Instruction: From the line containing "From nearest through" to the very last line, repeat everything exactly and add nothing else. Skip the pictures.

Scene-based spatial questions:
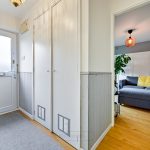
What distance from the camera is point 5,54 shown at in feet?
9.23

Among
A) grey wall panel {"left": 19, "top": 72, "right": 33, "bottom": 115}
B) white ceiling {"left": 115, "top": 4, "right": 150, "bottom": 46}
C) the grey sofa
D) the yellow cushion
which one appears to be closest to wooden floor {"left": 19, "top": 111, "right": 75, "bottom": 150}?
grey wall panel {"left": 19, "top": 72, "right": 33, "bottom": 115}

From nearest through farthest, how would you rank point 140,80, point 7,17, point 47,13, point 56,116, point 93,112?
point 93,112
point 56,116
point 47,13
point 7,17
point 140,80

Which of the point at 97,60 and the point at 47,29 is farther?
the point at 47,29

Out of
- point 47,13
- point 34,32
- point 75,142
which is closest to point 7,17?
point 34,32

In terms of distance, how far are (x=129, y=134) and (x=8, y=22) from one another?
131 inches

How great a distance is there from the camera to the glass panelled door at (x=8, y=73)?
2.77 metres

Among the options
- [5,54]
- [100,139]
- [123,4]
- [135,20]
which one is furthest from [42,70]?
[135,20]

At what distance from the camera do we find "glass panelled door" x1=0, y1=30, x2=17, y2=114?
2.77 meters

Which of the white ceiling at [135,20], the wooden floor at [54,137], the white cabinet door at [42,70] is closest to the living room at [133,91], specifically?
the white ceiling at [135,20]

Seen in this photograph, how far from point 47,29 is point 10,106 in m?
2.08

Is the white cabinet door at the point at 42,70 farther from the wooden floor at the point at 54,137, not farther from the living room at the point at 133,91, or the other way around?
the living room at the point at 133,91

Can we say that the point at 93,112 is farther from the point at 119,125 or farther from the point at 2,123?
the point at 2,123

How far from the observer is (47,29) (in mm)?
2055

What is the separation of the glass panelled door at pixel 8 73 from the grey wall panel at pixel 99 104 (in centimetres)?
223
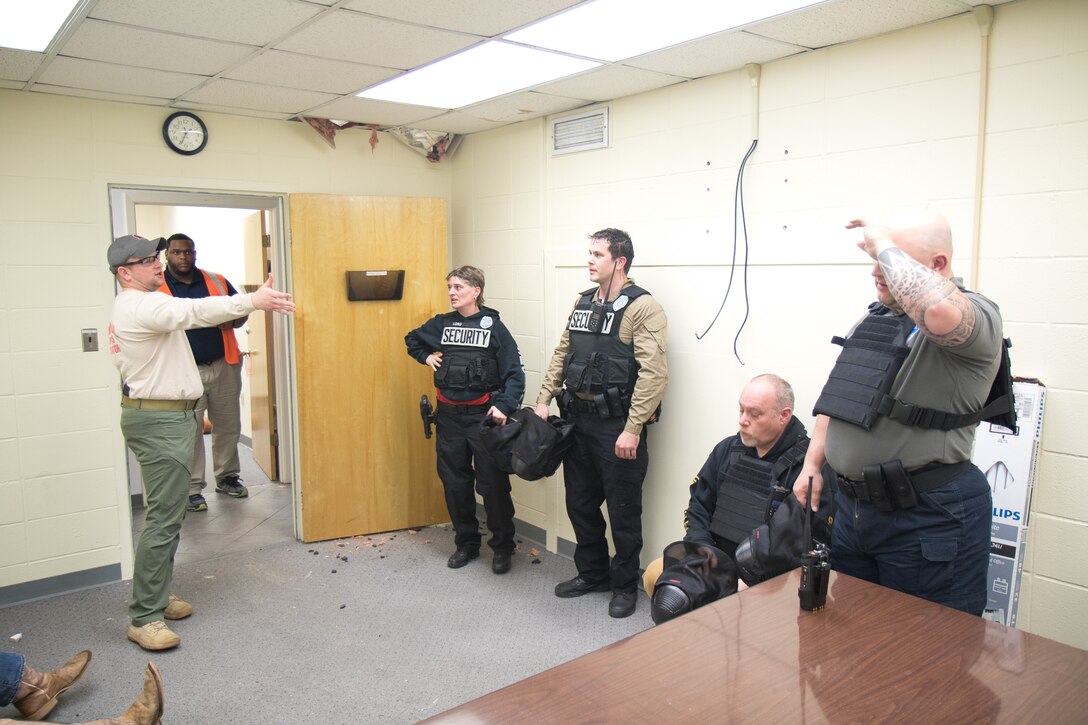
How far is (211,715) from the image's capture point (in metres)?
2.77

Final result:
From nearest through farthest, how would you rank point 140,80, point 7,17, point 47,13, point 56,116, point 93,112?
point 93,112
point 56,116
point 47,13
point 7,17
point 140,80

Which of the point at 97,60 and the point at 47,29 is farther?
the point at 47,29

Out of
- point 47,13
- point 34,32
- point 75,142
which is closest to point 7,17?
point 34,32

In terms of distance, how far are (x=129, y=134) and (x=8, y=22) from one another?
131 inches

How great a distance is there from the camera to the glass panelled door at (x=8, y=73)?
2.77 metres

Among the options
- [5,54]
- [100,139]
- [123,4]
- [135,20]
which one is furthest from [42,70]?
[135,20]

At what distance from the camera do we find "glass panelled door" x1=0, y1=30, x2=17, y2=114?
2.77 meters

Which of the white ceiling at [135,20], the wooden floor at [54,137], the white cabinet door at [42,70] is closest to the living room at [133,91], specifically?
the white ceiling at [135,20]

Seen in this photograph, how far from point 47,29 is point 10,106 in m?
2.08

Is the white cabinet door at the point at 42,70 farther from the wooden floor at the point at 54,137, not farther from the living room at the point at 133,91, or the other way around?
the living room at the point at 133,91

Can we say that the point at 93,112 is farther from the point at 119,125 or farther from the point at 2,123?
the point at 2,123

How far from the observer is (47,29) (in mm)?
2055

What is the separation of the glass panelled door at pixel 8 73 from the grey wall panel at pixel 99 104 (in centimetres)?
223
How far is (211,715) from the image's capture point (in metres)?
2.77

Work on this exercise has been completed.